Exercise goal -
Return everything from the line containing "In the photo" down to the last line of the entries below, unchanged and including both ends.

Supplied records -
++++++++++

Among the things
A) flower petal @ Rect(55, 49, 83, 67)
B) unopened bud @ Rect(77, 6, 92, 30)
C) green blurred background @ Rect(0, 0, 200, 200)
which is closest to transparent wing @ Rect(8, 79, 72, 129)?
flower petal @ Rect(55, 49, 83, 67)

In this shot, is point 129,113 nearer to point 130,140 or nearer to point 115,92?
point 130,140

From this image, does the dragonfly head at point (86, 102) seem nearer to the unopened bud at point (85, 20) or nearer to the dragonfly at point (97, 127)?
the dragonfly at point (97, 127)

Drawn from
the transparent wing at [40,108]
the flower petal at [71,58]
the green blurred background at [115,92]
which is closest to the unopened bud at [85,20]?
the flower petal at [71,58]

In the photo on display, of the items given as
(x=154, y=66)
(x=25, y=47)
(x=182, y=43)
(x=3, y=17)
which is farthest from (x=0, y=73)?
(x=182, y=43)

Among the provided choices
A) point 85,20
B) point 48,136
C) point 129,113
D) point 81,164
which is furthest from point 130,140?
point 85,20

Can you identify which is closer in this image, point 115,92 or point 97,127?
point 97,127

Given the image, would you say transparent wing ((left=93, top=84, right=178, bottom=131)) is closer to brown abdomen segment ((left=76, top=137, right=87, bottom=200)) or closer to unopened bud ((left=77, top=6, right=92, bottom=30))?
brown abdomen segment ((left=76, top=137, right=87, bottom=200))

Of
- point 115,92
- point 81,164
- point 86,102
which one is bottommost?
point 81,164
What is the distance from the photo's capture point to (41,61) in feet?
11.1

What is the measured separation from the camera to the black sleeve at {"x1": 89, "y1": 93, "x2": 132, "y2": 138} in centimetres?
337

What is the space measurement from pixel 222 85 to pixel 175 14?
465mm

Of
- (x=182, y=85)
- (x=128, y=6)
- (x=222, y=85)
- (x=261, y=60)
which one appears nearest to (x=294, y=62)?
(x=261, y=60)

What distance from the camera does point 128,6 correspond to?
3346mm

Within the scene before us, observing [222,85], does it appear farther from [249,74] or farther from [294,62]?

++++++++++

Written answer -
In the photo on display, of the items given as
(x=154, y=66)
(x=25, y=47)
(x=182, y=43)
(x=3, y=17)
which is farthest from (x=0, y=73)?
(x=182, y=43)

Among the provided choices
A) point 85,20
B) point 48,136
C) point 129,113
D) point 81,164
which is furthest from point 130,140?
point 85,20

Can you identify which is closer in this image, point 115,92 or point 97,127?
point 97,127

Given the image, would you say transparent wing ((left=93, top=84, right=178, bottom=131)) is closer to brown abdomen segment ((left=76, top=137, right=87, bottom=200)) or closer to unopened bud ((left=77, top=6, right=92, bottom=30))?
brown abdomen segment ((left=76, top=137, right=87, bottom=200))

Of
- point 115,92
- point 81,164
- point 86,102
which one is bottommost?
point 81,164
What is the distance from the photo's capture point to (41,61) in feet?
11.1

What is the measured separation from the camera to the black sleeve at {"x1": 89, "y1": 93, "x2": 132, "y2": 138} in centimetres?
337

What is the space measurement from pixel 222 85 to pixel 175 14?
465mm

Of
- (x=182, y=85)
- (x=128, y=6)
- (x=222, y=85)
- (x=261, y=60)
which one appears nearest to (x=294, y=62)?
(x=261, y=60)

What distance from the camera does point 128,6 correspond to?
3346mm

Within the scene before us, observing [222,85], does it appear farther from [249,74] or farther from [294,62]?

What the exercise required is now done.